» Source
* * * * * * * * *

Saturday 1 April 2017

How to finish the Centurion 100 Grandslam

Last year I finished the Centurion Grandslam of 100 mile races in 95hrs 46 to finish 11th out of 55 starters and 24 finishers. Here are my 3 key steps to finishing this amazing challenge

1. Sign up to all 4 Centurion races
2. Turn up to all 4 races
3. Finish all 4 races

That is it. If you follow this 3 step plan, you will join the exclusive club of 68 Centurion 100 mile Grandslammers with the t-shirt and massive buckle that goes with it. I am one of 31 people who have done it in under 4 days. It is comfortably the hardest challenge I have ever done and something I am very proud of having finished.

I thought I would share my year covering both the races and what happened between. I have all the race reports elsewhere on this blog if you want the finer details of the races.

My training is constrained by a job in London with a bit of a commute plus a wife and two young children that I like to spend time with. This means that the traditional training plan with a long run (or even two) at the weekends was not an option. In the 6 month run up to the Thames Path, the longest runs I did was 17 snowy miles through Chamonix in February and a 3:38 marathon in December the year before. I keep all my training on the excellent as well as Strava and every run was recorded. I have shown the graphs if you don't believe me.
I'm not suggesting this approach to anyone aspiring to be a grand-slammer but it may serve as a lower bound for what is possible. I have been blessed with a naturally slim body (I have the tiniest wrists of any man I know despite being over 6 foot tall) and a cast iron stomach (see the post on things I have eaten) which definitely help.

A key part to my training was double days. On my way to work, I would get off at Clapham Junction  and run the last 7 miles in to work and then combine with a lunch time run of 5 miles. Probably not a good as a 12 mile run but better than more time reading the Metro and BBC Sport at my desk. I managed to cobble together some 50+ mile weeks with a typical mileage of about 30-40.

It was more by accident than design, but my morning run was generally done in a "fasted" state as I left the house having only a cup of coffee inside me. I think these slow runs at 9ish minute miles with a backpack with my work stuff were good training. This run of about an hour was then topped up with a faster lunch time run.

* * * * * * * * *

» Set exercise A
In the post on finishing the Centurion Grandslam, what place did the writer finish, and out of how many starters?
» Set exercise B
Carry on the Centurion Grandslam post from its final sentence, keeping the writer's voice.

» Data block
* * * * * * * * *

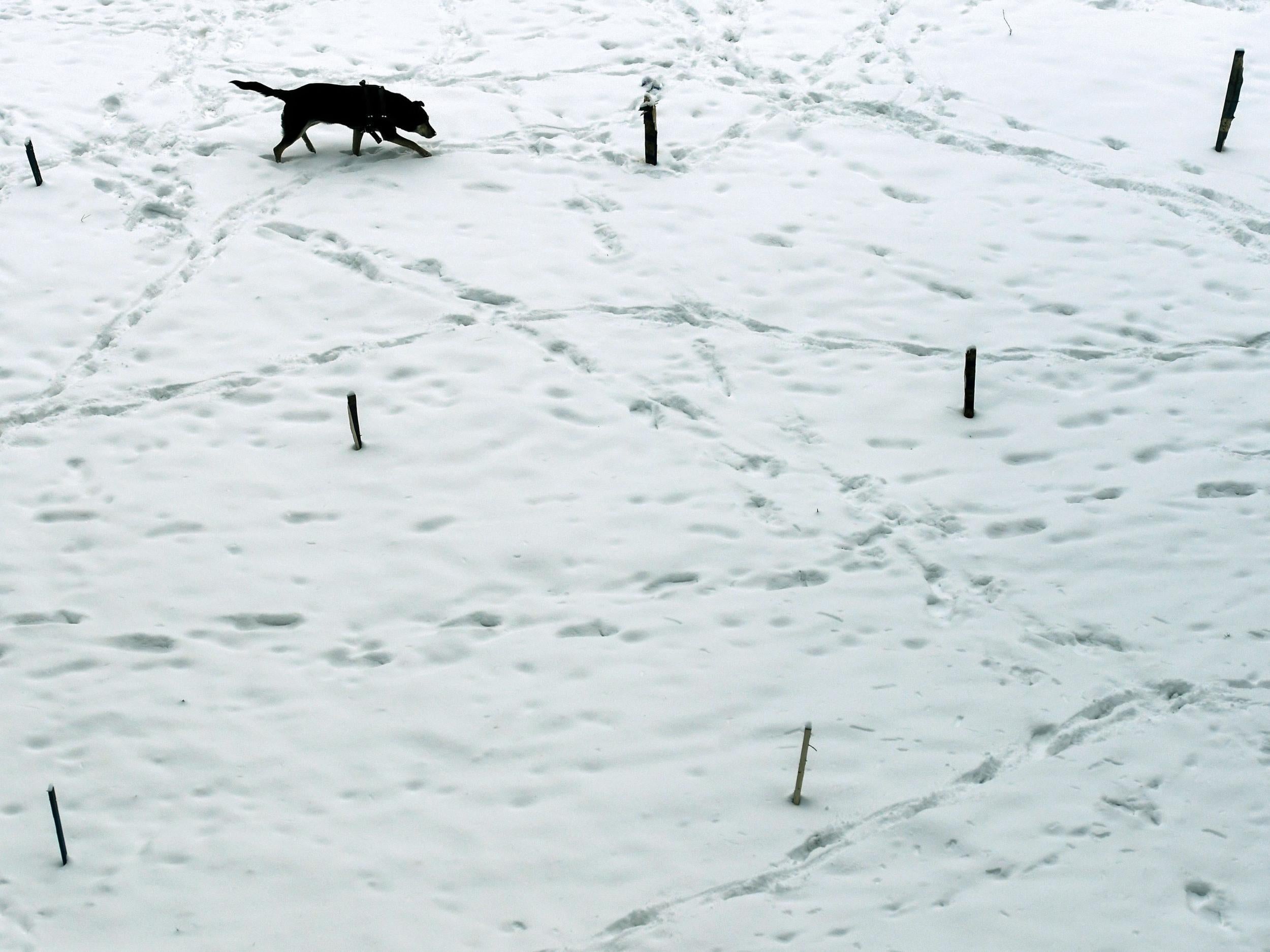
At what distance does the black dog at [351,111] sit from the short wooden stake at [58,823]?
574 centimetres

* * * * * * * * *

» Task answer A
11th out of 55 starters.

» Task answer B
Thames Path 100
All Grand-slams start in Richmond and mine was no different. I had done this race before in 2015 and despite having much better conditions in 2016, I had finished about 30 minutes slower. It was a strange feeling finishing this race. I was happy to have a 3rd sub-24 finish but disappointed that it was my slowest. I could probably have finished a bit quicker and gone sub 23 but it just didn't seem worth it as I was carrying a bit of an injury through the last third. The feeling of finishing was different. The previous two races were stand alone events but this was part of something bigger and definitely unfinished business.

First recovery

There are only 6 weeks between the first two races. This was on my mind when I was getting the train back home from Oxford. I was in a lot better condition than after the 2015 TP100 (decomposing donkey with trench foot) but still not ideal.  I had a minor hamstring injury which I was recovering from but that didn't stop me from getting out and running. I had underperformed on the Thames and wanted to get back on it. I could run for about 2-3 miles before my leg tightened and I had to walk it home. In hindsight I should have rested but within two weeks I was running ok.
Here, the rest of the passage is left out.